## [What is required]
Give again, unaltered, the lines of the listing below that run from the line having "Chain forms a" through the line having "Luxury pool with".

## [Material for this task]
==*==

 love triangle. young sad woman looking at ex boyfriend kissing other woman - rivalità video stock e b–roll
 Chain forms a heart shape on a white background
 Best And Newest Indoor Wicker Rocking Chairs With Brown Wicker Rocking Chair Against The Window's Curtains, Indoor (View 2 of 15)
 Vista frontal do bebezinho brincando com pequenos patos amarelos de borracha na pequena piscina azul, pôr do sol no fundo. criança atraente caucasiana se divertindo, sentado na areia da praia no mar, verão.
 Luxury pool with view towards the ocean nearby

==*==

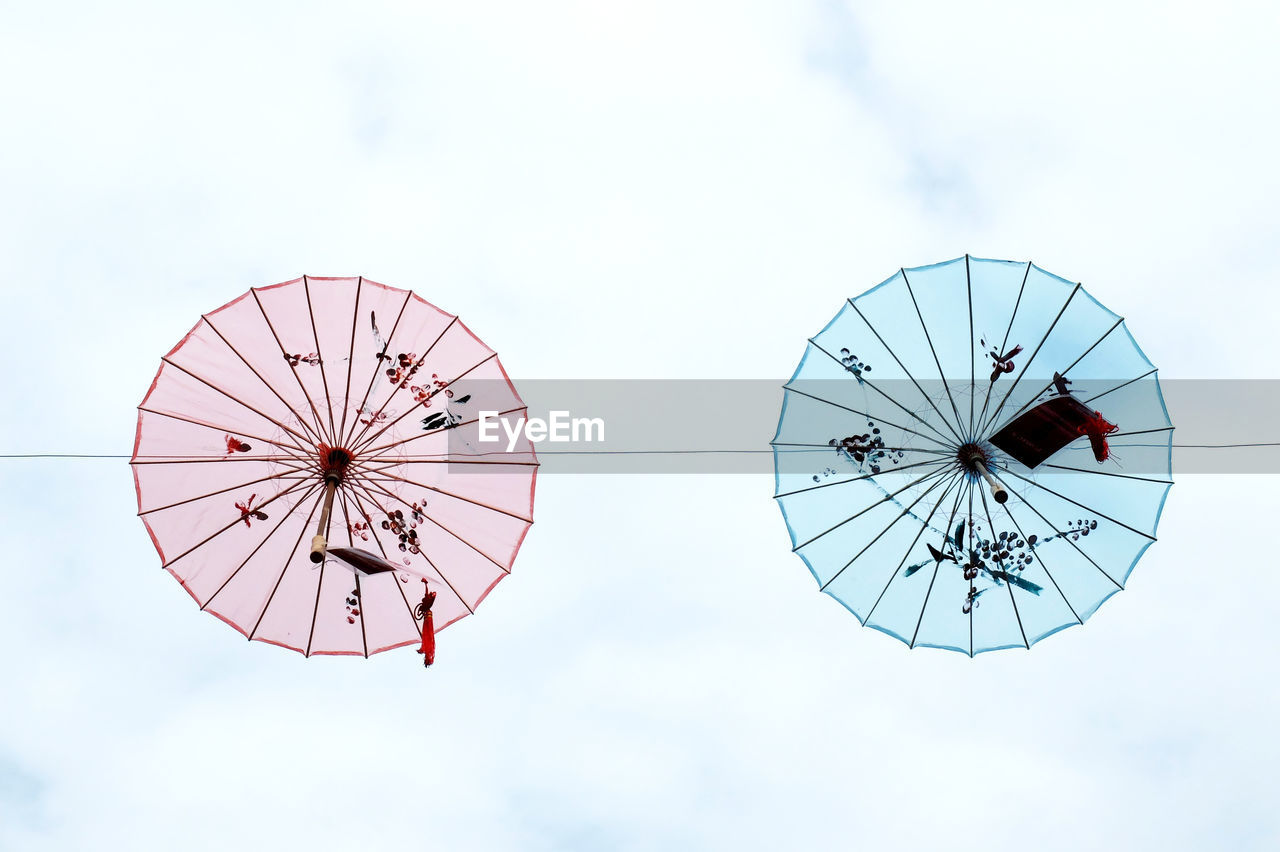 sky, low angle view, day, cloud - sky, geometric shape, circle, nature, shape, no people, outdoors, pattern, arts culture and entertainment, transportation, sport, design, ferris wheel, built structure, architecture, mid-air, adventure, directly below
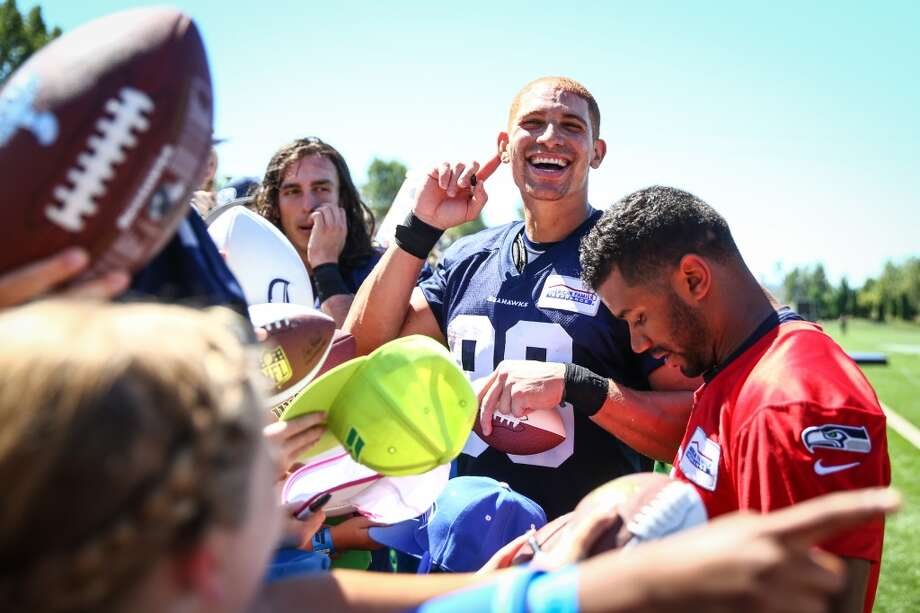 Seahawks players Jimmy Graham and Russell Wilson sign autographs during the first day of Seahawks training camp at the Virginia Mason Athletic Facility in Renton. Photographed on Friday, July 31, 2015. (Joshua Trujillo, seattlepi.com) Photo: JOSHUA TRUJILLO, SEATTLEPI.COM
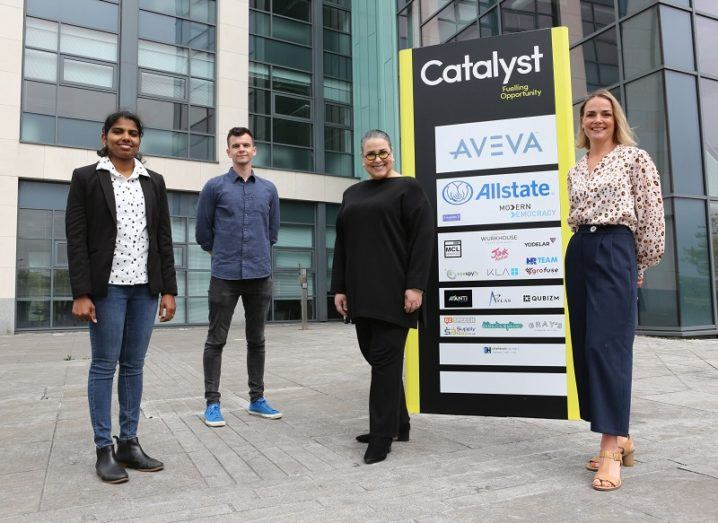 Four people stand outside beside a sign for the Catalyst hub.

==*==

## [Answer box]
 Chain forms a heart shape on a white background
 Best And Newest Indoor Wicker Rocking Chairs With Brown Wicker Rocking Chair Against The Window's Curtains, Indoor (View 2 of 15)
 Vista frontal do bebezinho brincando com pequenos patos amarelos de borracha na pequena piscina azul, pôr do sol no fundo. criança atraente caucasiana se divertindo, sentado na areia da praia no mar, verão.
 Luxury pool with view towards the ocean nearby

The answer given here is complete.